• What is required:
Render the lines below as a Markdown table with the columns "Number" and "Line", one row per line, omitting blank lines and leaving out the pictures.

════════════════

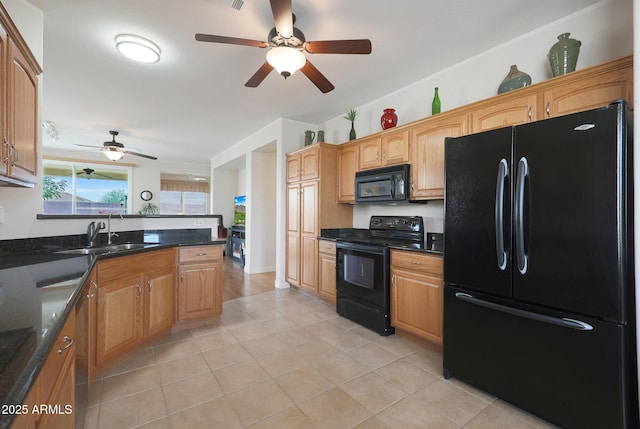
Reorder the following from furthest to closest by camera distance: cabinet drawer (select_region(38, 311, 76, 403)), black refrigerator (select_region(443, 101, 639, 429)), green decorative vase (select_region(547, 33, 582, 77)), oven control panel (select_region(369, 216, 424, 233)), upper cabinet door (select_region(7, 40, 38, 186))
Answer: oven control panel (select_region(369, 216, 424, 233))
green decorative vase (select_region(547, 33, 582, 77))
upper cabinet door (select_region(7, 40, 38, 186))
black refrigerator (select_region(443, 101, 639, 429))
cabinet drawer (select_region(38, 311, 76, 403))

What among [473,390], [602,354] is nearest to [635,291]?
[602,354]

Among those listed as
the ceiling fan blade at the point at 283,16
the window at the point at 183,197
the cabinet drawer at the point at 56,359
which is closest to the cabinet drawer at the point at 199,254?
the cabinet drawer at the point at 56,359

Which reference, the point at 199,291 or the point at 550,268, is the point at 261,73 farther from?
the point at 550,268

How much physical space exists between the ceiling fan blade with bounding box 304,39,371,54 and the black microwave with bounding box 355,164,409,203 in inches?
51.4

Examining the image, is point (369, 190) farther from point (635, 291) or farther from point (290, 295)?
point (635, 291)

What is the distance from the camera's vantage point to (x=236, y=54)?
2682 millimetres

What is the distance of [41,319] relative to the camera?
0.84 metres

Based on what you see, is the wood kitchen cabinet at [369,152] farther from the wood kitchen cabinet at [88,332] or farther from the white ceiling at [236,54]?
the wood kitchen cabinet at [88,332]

════════════════

• Exercise answer:
| Number | Line |
|---|---|
| 1 | Reorder the following from furthest to closest by camera distance: cabinet drawer (select_region(38, 311, 76, 403)), black refrigerator (select_region(443, 101, 639, 429)), green decorative vase (select_region(547, 33, 582, 77)), oven control panel (select_region(369, 216, 424, 233)), upper cabinet door (select_region(7, 40, 38, 186)) |
| 2 | Answer: oven control panel (select_region(369, 216, 424, 233)) |
| 3 | green decorative vase (select_region(547, 33, 582, 77)) |
| 4 | upper cabinet door (select_region(7, 40, 38, 186)) |
| 5 | black refrigerator (select_region(443, 101, 639, 429)) |
| 6 | cabinet drawer (select_region(38, 311, 76, 403)) |
| 7 | What among [473,390], [602,354] is nearest to [635,291]? |
| 8 | [602,354] |
| 9 | Among those listed as |
| 10 | the ceiling fan blade at the point at 283,16 |
| 11 | the window at the point at 183,197 |
| 12 | the cabinet drawer at the point at 56,359 |
| 13 | which is closest to the cabinet drawer at the point at 199,254? |
| 14 | the cabinet drawer at the point at 56,359 |
| 15 | Which reference, the point at 199,291 or the point at 550,268, is the point at 261,73 farther from? |
| 16 | the point at 550,268 |
| 17 | How much physical space exists between the ceiling fan blade with bounding box 304,39,371,54 and the black microwave with bounding box 355,164,409,203 in inches? |
| 18 | 51.4 |
| 19 | Examining the image, is point (369, 190) farther from point (635, 291) or farther from point (290, 295)? |
| 20 | point (635, 291) |
| 21 | What is the distance from the camera's vantage point to (x=236, y=54)? |
| 22 | 2682 millimetres |
| 23 | What is the distance of [41,319] relative to the camera? |
| 24 | 0.84 metres |
| 25 | Based on what you see, is the wood kitchen cabinet at [369,152] farther from the wood kitchen cabinet at [88,332] or farther from the white ceiling at [236,54]? |
| 26 | the wood kitchen cabinet at [88,332] |